# [Quoted text]

Historic Kerr County photographs available!

Monday, February 20, 2012

The mystery of the three photographs

Several years ago a kind friend let me borrow three photographs of old-time Kerrville to scan. The three photographs were all taken the same day, and from the same spot: the intersection of Water and Earl Garrett streets.
Looking up Earl Garrett Street
The photographer stood in what was then a dirt street, and took a photograph facing west on Water Street, facing east on Water Street, and then looking north on Earl Garrett. In each image a throng of people is marching toward the photographer, led by a trio of men on horseback, a marching band, and men carrying flags and banners.
Archways can be seen in the photographs, one at the intersection of Water and Washington streets, the other at the intersection of Water and Sidney Baker streets. The one near Washington street has a large star in its center, and in the center of the star, the images of two faces, faces which appear to be children.
The one near Sidney Baker Street has a lyre over the word "Wilkommen."
Looking west on Water Street
Whatever was happening that day was a really big deal in Kerrville. A really big deal, yet, today, a complete mystery.
For years I've wondered about those photos, about the subject of the photos, and about the date of the photos.
Now, thanks to friends, and the magical powers of the Internet, I think I have a good working theory about the photos.
Here's the secret, Gentle Reader: it never hurts to ask for help.
On my history blog (www.joeherring.com) I posted the photos, included some enlarged detailed images, and admitted I had no idea why or when the photos were taken.
And helped poured in. The biggest contributor was John MacCrossan, father of the former managing editor of this newspaper, Gerard MacCrossan. The elder MacCrossan lives in Ireland, meaning the research department for this column is international.

# [Entries]
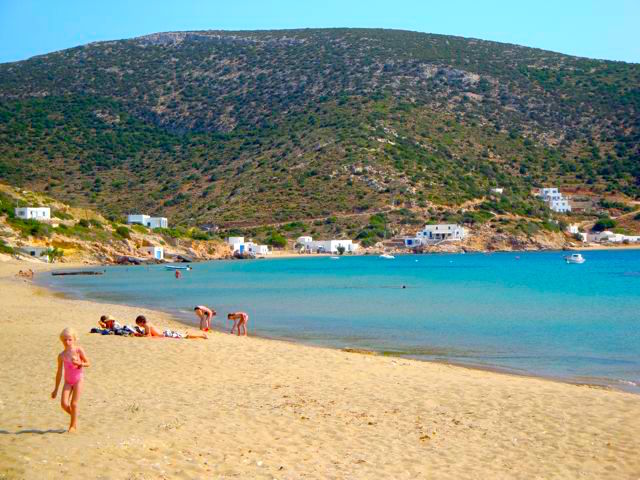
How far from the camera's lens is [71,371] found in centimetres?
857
* * *
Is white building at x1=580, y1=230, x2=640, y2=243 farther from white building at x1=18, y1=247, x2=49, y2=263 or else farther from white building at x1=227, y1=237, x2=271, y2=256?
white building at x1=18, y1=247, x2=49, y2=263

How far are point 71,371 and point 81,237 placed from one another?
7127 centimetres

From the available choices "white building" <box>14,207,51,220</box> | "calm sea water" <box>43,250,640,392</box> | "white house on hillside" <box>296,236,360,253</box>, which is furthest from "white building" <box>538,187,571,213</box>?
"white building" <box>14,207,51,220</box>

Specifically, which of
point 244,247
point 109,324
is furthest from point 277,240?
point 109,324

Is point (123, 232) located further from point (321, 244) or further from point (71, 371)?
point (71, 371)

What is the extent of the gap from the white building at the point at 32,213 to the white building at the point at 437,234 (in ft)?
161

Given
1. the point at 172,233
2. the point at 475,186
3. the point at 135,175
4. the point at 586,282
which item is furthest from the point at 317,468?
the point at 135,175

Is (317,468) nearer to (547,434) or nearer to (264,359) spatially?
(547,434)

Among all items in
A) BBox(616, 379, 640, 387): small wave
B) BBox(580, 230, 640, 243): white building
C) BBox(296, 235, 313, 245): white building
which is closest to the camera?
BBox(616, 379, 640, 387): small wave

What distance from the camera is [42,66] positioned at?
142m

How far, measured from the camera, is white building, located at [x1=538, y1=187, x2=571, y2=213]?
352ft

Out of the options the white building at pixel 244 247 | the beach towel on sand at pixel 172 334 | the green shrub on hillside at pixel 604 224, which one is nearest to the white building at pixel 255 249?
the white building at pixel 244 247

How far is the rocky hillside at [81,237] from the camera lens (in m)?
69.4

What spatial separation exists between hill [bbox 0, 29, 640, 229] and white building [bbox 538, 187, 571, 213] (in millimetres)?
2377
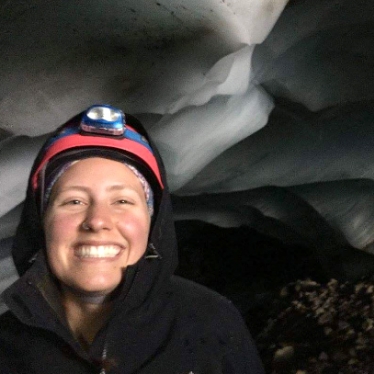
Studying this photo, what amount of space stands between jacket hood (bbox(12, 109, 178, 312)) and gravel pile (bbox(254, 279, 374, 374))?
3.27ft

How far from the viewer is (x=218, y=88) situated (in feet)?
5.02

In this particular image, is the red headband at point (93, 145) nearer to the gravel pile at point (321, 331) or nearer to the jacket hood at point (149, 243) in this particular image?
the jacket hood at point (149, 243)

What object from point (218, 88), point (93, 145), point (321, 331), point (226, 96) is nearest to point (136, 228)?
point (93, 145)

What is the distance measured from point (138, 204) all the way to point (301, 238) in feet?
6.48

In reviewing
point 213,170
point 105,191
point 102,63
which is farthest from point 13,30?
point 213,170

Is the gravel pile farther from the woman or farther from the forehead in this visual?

# [Tasks to perform]
1. In the post about the three Kerrville photographs, where did the photographer stand to take all three pictures?
2. In the post about the three Kerrville photographs, why does the writer say the column's research department is international?

# [Answers to the problems]
1. At the intersection of Water and Earl Garrett streets.

2. The biggest contributor of help, John MacCrossan, lives in Ireland.